SOURCE TEXT:
====
Damn JLT770, they just will NOT let you live that post down man!! You should just cash out in regards to the CC scores and start planning a hostile take-over at your current security job! Cuz apparently, you ain't gonna make it! J/K. lol. :mrgreen:


----------



## JLT770

i know right, but this humble pie they served me is great


----------



## Guest

JLT770 said:


> i know right, but this humble pie they served me is great


Might as well put some ice cream and whipped topping on it, because cops have memories like elephants.


----------



## JLT770

so the odds of getting on a job and getting shit about it from some guy in the department on this too are very good? GREAT!


----------



## Guest

JLT770 said:


> so the odds of getting on a job and getting shit about it from some guy in the department on this too are very good? GREAT!


Roll call is the toughest room you'll ever walk into, I promise you that.


----------



## JLT770

i think it may be time for JLT770 to retire from the forum


----------



## Guest

JLT770 said:


> i think it may be time for JLT770 to retire from the forum


If you can't take the anonymous ribbing of some internet denizens who may or may not be cops, then police work is most definitely not the field for you.

If you want to quit because of some stupid remark you made when you joined here and have caught some shit over it, then I positively do not want you backing me up on a hot call. If you're that weak of character, please do not ever take a single police exam for the rest of your life. You'll do both yourself and your potential co-workers a world of good.


----------



## Mozzarella

JLT770 said:


> i think it may be time for JLT770 to retire from the forum


Or simply STFU for a while..


----------



## JLT770

um....wow, i was joking, jesus i think you guys need to relax. i like how im judged as weak of character by words i type on a forum. as for shutting the fuck up, maybe later


----------



## MM1799

Good lord. Don't be so sensitive. 

Wait until you have some lowlife threatening your family and telling you how much of a fan he is of you. Are you going to take 10 minutes to sit in your cruiser, play your stress reliever/self confidence tapes, take a deep breath and then proceed to make an arrest?


----------



## McClus23

"The world needs plenty of bah-tendahs!!..." 

Lol. It's all good JLT770, just think of all this as pre-pre psych testing.....except according to all the doctors on this forum, your failing.


----------



## JLT770

it was all in good fun and i was joking when i said time for JLT to retire, then i get badgered about not being able to handle it. anyway...
====
Stored data
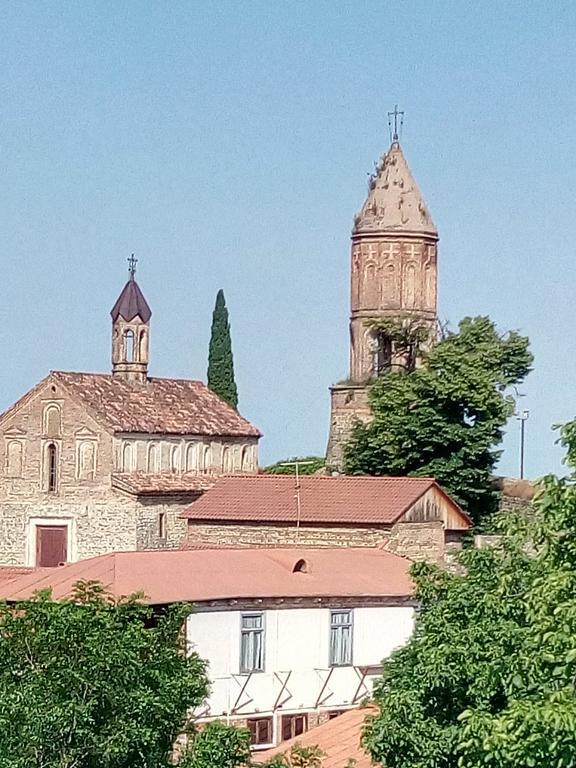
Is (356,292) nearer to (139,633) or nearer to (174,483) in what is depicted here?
(174,483)

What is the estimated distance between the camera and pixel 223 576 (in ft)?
113

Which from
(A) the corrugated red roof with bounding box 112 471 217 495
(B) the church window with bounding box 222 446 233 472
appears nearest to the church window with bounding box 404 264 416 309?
(B) the church window with bounding box 222 446 233 472

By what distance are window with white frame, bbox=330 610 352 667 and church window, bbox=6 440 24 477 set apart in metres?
20.3

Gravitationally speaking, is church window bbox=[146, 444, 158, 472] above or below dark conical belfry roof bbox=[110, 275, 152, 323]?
below

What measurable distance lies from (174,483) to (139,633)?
94.3ft

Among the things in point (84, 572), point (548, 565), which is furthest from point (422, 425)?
point (548, 565)

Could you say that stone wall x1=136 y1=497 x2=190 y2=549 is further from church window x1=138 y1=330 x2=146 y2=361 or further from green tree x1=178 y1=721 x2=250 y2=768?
green tree x1=178 y1=721 x2=250 y2=768

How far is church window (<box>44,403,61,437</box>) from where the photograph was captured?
174ft

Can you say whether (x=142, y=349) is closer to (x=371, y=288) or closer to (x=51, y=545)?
(x=51, y=545)

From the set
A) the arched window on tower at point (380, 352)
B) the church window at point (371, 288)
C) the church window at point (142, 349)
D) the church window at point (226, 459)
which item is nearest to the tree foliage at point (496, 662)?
the church window at point (226, 459)

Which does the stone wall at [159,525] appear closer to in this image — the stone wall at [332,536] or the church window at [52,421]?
the church window at [52,421]

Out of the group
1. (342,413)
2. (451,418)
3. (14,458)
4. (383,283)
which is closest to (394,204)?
(383,283)

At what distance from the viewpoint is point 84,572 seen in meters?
34.5

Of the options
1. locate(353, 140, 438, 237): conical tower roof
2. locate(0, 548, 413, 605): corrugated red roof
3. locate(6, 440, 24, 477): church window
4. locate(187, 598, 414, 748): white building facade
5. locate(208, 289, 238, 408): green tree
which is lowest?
locate(187, 598, 414, 748): white building facade
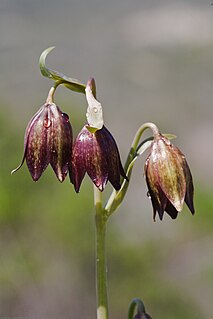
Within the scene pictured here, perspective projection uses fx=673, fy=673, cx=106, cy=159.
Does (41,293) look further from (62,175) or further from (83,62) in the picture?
(62,175)

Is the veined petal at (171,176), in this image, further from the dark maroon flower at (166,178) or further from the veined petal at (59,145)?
the veined petal at (59,145)

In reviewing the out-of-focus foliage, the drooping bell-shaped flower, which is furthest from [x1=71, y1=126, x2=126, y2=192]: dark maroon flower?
the out-of-focus foliage

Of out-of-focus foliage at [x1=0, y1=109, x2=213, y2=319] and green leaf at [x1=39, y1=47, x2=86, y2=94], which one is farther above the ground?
green leaf at [x1=39, y1=47, x2=86, y2=94]

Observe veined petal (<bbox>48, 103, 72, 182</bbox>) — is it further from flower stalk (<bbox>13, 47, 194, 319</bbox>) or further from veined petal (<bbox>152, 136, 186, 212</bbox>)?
veined petal (<bbox>152, 136, 186, 212</bbox>)

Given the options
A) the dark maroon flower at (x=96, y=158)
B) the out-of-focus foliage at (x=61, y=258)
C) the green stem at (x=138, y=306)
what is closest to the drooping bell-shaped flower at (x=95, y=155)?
the dark maroon flower at (x=96, y=158)

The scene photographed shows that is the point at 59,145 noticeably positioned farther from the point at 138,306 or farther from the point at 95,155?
the point at 138,306

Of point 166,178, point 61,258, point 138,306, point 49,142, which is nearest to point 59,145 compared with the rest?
point 49,142
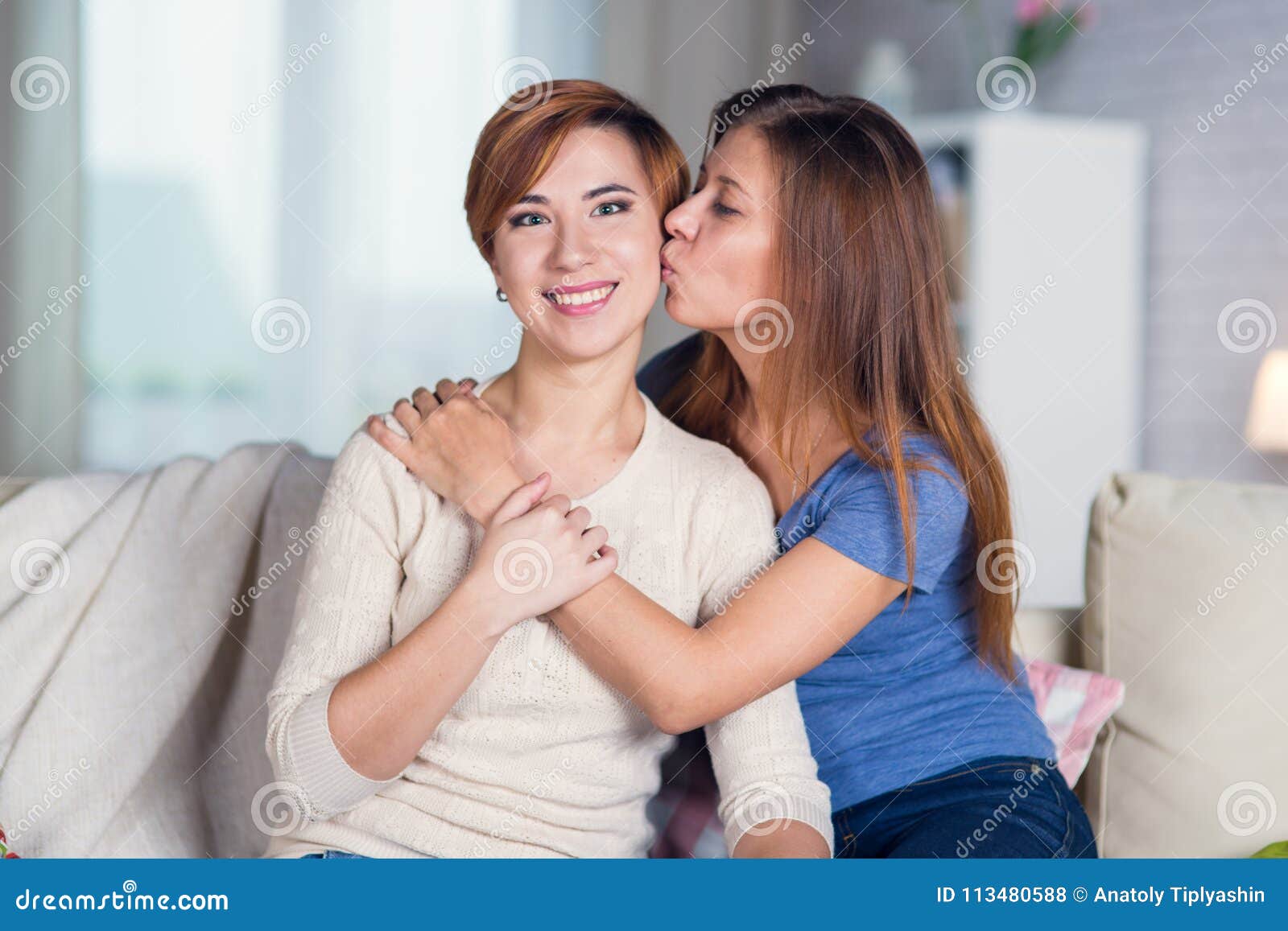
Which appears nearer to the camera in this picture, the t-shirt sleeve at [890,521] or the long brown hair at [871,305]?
the t-shirt sleeve at [890,521]

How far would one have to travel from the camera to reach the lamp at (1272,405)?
9.53 feet

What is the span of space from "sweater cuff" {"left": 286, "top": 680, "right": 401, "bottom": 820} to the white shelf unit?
249cm

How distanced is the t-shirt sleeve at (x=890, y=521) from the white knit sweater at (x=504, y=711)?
11cm

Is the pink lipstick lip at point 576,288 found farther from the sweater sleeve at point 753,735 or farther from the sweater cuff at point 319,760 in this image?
the sweater cuff at point 319,760

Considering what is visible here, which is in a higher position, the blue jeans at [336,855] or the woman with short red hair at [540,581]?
the woman with short red hair at [540,581]

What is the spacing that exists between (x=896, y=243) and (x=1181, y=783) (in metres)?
0.79

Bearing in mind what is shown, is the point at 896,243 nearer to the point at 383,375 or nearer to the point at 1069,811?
the point at 1069,811

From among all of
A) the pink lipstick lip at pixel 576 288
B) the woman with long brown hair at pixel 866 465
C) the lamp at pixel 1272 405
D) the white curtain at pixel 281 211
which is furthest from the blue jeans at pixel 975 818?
the white curtain at pixel 281 211

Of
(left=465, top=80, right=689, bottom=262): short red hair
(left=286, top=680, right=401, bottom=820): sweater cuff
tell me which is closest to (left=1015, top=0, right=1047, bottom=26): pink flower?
(left=465, top=80, right=689, bottom=262): short red hair

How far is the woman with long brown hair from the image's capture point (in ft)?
4.42

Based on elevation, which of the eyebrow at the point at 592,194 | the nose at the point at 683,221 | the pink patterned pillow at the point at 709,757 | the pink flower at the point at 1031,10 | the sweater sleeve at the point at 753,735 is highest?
the pink flower at the point at 1031,10

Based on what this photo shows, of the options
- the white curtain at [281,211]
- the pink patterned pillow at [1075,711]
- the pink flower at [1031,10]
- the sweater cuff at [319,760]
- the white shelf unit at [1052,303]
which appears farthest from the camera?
the pink flower at [1031,10]

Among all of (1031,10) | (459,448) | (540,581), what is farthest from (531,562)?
(1031,10)

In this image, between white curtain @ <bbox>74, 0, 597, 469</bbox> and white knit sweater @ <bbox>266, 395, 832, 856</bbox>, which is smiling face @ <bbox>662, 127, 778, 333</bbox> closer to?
white knit sweater @ <bbox>266, 395, 832, 856</bbox>
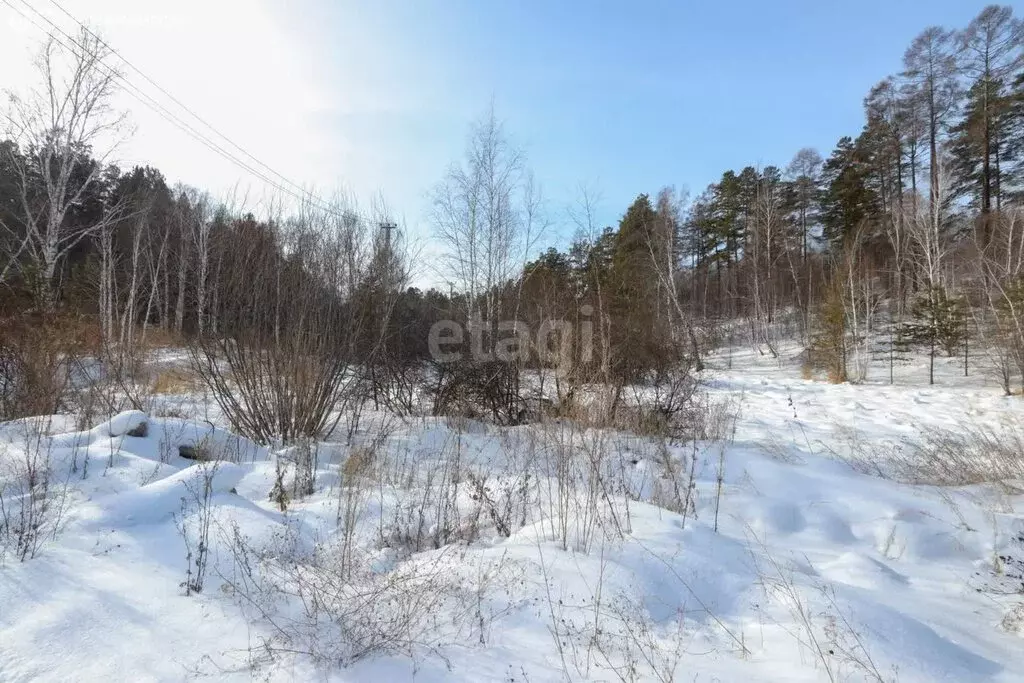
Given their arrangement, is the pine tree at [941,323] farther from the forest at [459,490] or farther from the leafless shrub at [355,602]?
the leafless shrub at [355,602]

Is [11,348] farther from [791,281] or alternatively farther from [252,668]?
[791,281]

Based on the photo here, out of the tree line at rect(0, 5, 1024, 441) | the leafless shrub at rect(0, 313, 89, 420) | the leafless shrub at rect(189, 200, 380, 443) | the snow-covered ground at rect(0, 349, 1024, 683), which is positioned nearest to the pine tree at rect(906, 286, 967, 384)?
the tree line at rect(0, 5, 1024, 441)

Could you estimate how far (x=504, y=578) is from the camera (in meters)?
2.64

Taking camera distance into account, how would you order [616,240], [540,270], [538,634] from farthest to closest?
[616,240], [540,270], [538,634]

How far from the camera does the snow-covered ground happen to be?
76.5 inches

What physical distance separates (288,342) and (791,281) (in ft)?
101

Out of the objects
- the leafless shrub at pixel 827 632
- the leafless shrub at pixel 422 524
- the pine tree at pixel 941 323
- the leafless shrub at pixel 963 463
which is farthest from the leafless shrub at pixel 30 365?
the pine tree at pixel 941 323

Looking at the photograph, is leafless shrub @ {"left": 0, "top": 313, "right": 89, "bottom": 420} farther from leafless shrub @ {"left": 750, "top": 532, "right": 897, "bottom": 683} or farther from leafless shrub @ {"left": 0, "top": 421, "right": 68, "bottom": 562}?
leafless shrub @ {"left": 750, "top": 532, "right": 897, "bottom": 683}

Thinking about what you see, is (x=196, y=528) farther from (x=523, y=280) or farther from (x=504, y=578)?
(x=523, y=280)

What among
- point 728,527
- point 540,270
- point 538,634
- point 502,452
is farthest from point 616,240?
point 538,634

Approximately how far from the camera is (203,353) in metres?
5.68

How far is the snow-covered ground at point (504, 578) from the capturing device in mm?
1944

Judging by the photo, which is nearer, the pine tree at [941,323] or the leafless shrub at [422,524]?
the leafless shrub at [422,524]

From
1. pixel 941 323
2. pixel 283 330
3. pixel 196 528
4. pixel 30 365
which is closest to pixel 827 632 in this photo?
pixel 196 528
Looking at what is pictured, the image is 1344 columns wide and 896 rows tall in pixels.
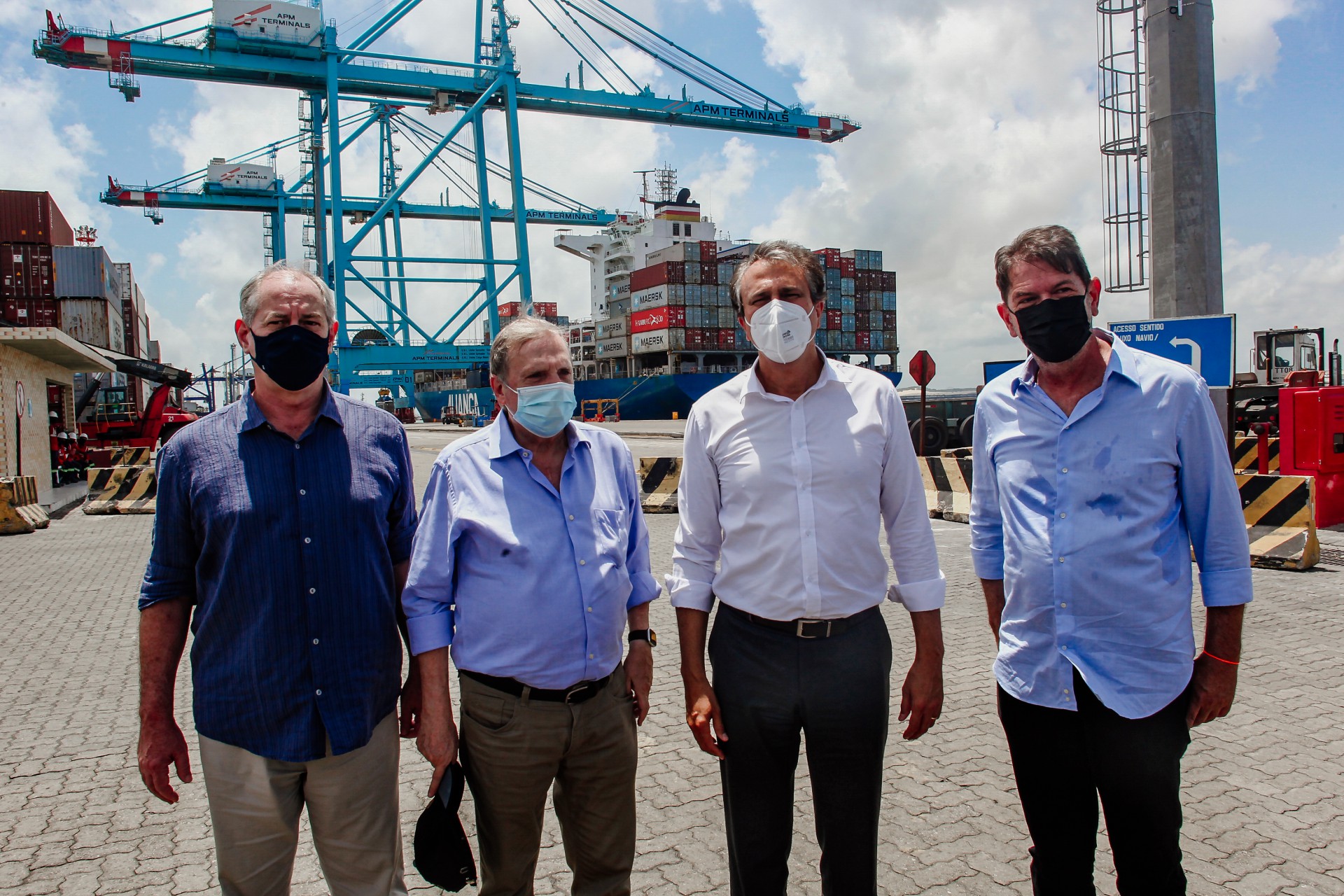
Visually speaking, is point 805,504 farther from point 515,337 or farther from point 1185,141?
point 1185,141

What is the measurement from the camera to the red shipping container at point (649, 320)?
175 feet

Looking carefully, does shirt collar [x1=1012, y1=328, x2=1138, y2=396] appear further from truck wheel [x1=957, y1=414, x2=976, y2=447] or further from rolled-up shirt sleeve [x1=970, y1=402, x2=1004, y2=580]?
truck wheel [x1=957, y1=414, x2=976, y2=447]

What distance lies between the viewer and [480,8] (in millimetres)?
33000

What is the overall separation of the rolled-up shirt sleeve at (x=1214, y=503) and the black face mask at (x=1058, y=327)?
0.99ft

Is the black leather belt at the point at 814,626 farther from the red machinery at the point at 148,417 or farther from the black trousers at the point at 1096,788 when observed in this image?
the red machinery at the point at 148,417

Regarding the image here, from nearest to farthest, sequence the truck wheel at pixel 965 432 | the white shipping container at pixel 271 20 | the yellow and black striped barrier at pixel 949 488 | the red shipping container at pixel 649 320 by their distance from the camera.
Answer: the yellow and black striped barrier at pixel 949 488
the truck wheel at pixel 965 432
the white shipping container at pixel 271 20
the red shipping container at pixel 649 320

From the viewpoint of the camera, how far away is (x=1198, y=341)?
721 centimetres

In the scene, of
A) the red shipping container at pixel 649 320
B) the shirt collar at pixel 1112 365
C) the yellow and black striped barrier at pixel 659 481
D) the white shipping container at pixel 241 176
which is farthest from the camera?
the red shipping container at pixel 649 320

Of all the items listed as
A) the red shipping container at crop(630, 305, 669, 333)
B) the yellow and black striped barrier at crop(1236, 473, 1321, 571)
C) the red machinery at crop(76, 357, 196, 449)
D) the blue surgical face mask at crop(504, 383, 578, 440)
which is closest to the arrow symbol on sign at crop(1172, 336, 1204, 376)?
the yellow and black striped barrier at crop(1236, 473, 1321, 571)

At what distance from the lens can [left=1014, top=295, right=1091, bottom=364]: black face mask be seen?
2141 millimetres

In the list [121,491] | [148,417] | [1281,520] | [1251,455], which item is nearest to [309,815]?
[1281,520]

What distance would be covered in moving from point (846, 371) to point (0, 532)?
13297 millimetres

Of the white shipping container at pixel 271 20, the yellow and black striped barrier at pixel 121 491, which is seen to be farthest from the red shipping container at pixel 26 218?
the yellow and black striped barrier at pixel 121 491

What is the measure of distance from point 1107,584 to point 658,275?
177 ft
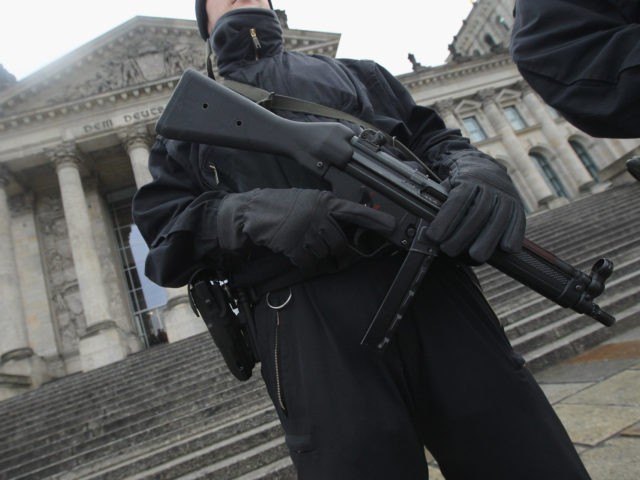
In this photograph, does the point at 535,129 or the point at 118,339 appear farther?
the point at 535,129

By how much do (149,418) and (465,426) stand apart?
6.23m

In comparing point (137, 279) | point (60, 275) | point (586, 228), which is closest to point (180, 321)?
point (137, 279)

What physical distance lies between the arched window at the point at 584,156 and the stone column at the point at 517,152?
3.66 meters

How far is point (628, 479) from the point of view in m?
1.98

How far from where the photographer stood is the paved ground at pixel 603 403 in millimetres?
2225

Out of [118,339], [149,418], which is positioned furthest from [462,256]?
[118,339]

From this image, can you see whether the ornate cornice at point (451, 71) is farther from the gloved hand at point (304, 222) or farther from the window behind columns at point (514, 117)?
the gloved hand at point (304, 222)

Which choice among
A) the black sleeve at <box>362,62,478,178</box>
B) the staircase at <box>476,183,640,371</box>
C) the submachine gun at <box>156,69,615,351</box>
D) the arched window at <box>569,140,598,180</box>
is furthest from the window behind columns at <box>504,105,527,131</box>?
the submachine gun at <box>156,69,615,351</box>

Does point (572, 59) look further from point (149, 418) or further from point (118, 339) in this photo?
point (118, 339)

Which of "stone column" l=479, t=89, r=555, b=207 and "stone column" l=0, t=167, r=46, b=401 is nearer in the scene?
"stone column" l=0, t=167, r=46, b=401

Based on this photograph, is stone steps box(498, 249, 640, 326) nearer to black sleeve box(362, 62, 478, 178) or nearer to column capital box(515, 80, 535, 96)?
black sleeve box(362, 62, 478, 178)

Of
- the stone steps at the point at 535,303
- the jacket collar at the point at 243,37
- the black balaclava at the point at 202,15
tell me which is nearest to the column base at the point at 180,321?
the stone steps at the point at 535,303

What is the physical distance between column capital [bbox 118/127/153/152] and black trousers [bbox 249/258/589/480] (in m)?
19.1

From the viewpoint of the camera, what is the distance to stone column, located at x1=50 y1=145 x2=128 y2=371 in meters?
14.7
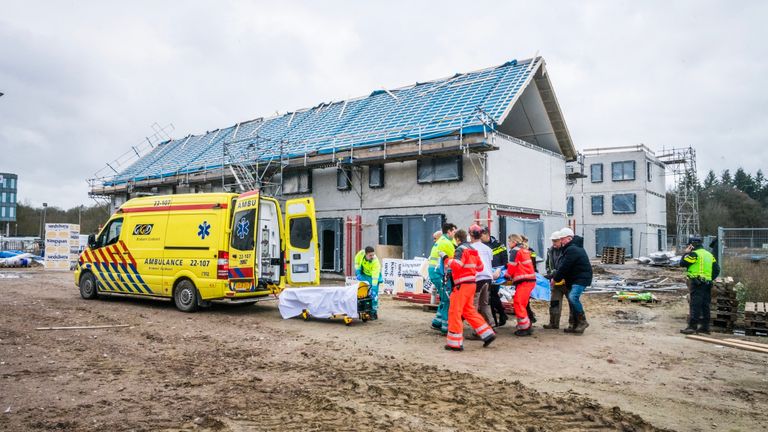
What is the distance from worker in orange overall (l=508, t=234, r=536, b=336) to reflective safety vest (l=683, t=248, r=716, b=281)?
270 cm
====
TASKS FOR THIS EXERCISE:
1. Return every line of the records that contains the string "viewpoint", matching case exactly.
2. Write the next part of the forum thread on police-job ribbing, picking up after its final post.
The forum thread and the records come from unrelated sources.

TASK RESULTS:
1.
At what distance from the viewpoint is point 84,572 seen in meters?
From the viewpoint of the camera, how far away is (x=1198, y=341)?
From the viewpoint of the camera, what is the distance to stone column, located at x1=50 y1=145 x2=128 y2=371 in meters?

2.
----------



## Oscar8

The way I look at it is the hiring process is a very long process and the civil service is only the first step. Patience is a must when you want to become a PO.


----------



## 94c

Oscar8 said:


> The way I look at it is the hiring process is a very long process and the civil service is only the first step. Patience is a must when you want to become a PO.


The Cape is filled with small departments and it can be quite difficult to get on. You need something to get your foot in the door like dispatching or being hired for the summer months.

Once you prove yourself it improves your chances and they put a face/person to the name.

The only other option is to move to an area with a larger department and improve the chance of being hired.

just my 2 cents.


----------



## Oscar8

On the Civil Service my four towns were Falmouth, Bourne, Sandwich and Barnstable. Barnstable is the biggest department on the cape followed by Falmouth. There are a few towns on cape that are non-Civil Service (Mashpee and Eastham) If none of my selected towns work out there are always those two towns. They are always hiring. Im not sure how that would work as a stepping stone towards a Civil Service town though. I have my foot somewhat in the door in one of my selected towns but im not holding my breathe.


----------



## Rocco39

.. Chatham hires often, also, Wellfleet, Brewster, Orleans, Eastham, Harwich,Yarmouth, Dennis and Mashpee are all NON civil service towns. Barnstable is a fine department and employ somewhere around 120 officers; lots of stuff going on in the 7 villages, especially Hyannis...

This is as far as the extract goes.